James Joyce Library student space survey results now available

 
 

THE results are in from the James Joyce Library Survey which took place last November. Silence and an environment of concentration are the most important roles the library plays for students.

The aim of the survey was to understand the function of the library for its users, and gain an idea of priorities for both major refurbishment and smaller incremental improvements.

In November, 2,000 printed question sheets, offering a short range of statements to rate, plus some free text comment opportunities, were distributed on desks around the library over a two-day period. The response rate for the survey was 51% (1,062) which was high considering no incentive was offered for completion.

The overall response from the survey is positive and shows that 87% of respondents believe that the Library is critical to their success in UCD. 95% of students feel that the Library contributes to a positive UCD experience.

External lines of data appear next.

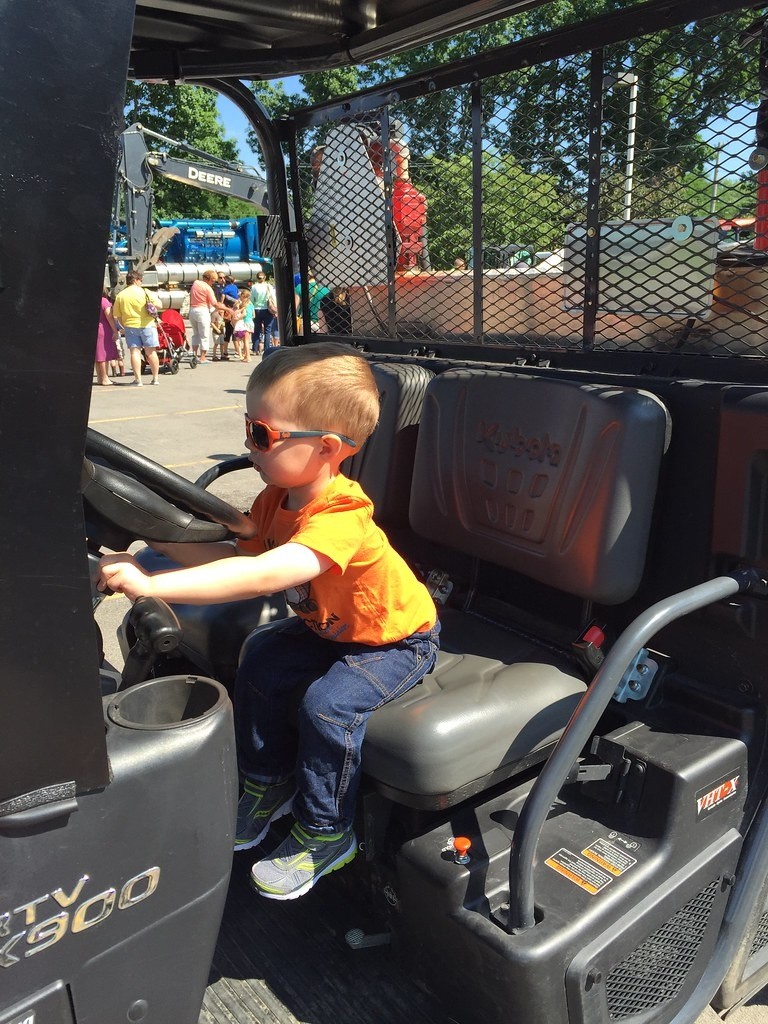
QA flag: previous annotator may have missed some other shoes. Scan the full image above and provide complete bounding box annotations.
[192,344,280,364]
[130,381,144,387]
[151,380,160,385]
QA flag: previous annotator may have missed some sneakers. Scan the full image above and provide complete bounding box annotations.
[249,822,358,901]
[233,777,300,851]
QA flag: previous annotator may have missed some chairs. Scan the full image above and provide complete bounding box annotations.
[310,369,674,814]
[128,360,436,672]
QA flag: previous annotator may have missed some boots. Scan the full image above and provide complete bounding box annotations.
[119,365,126,377]
[111,366,118,377]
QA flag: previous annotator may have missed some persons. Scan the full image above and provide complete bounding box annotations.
[96,270,352,387]
[92,343,442,901]
[455,258,465,270]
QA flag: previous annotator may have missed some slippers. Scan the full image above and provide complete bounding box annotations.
[97,379,120,386]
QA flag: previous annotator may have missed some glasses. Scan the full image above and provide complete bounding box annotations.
[218,277,226,280]
[244,412,357,454]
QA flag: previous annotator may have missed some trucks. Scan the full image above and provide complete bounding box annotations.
[0,0,768,1024]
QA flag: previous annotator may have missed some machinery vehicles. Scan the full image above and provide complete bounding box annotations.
[112,122,300,275]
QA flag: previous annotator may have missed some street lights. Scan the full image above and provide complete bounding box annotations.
[603,72,637,224]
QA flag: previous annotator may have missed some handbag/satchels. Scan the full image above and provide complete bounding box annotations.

Four fifths of respondents believe the Library has a positive ambient environment, with 91% stating that they can concentrate on their work while in this space.

Three quarters of respondents agreed that seeing other students study in the Library motivated them to study. One student went as far as to say that the library is ‘a place where success begins’.

Although the overall response is positive, most respondents believe the library needs modernisation. One in ten students would also like to see the opening hours extended.

One area of contention raised in the free text comments is the need for additional power outlets on desks. There were also numerous comments provided about ‘poor and unhygienic toilets’ and the need for them to be extended and upgraded.

Most respondents (68%) chose individual study spaces over group study spaces or social and café facilities as the area most in need of development. 64% prioritised the provision of phone charging stations with a further 17% indicating that this was a ‘nice feature’. Over half (54%) would like to see an ‘upgraded and varied choice of seating and desking’ with an additional 24% of respondents noting that this would be a ‘nice feature’.

On the topic of food and drink, 46% believed there should be tea/coffee allowed in all spaces. 36% believed it should be allowed, but only in certain zones. Only 16% believed food should be allowed in all spaces, 40% favoured allowing food consumption in certain areas only.

Of the 1,062 respondents, 84% were undergraduate students whilst postgraduates represented 12% and UCD staff made up another 1%.  All colleges throughout campus were represented too. The feedback came from Arts (29%), Business (9%), Engineering and Architecture (10%), Health and Agricultural Sciences (18.5%), Science (18.5%) and Social Science and Law (12%).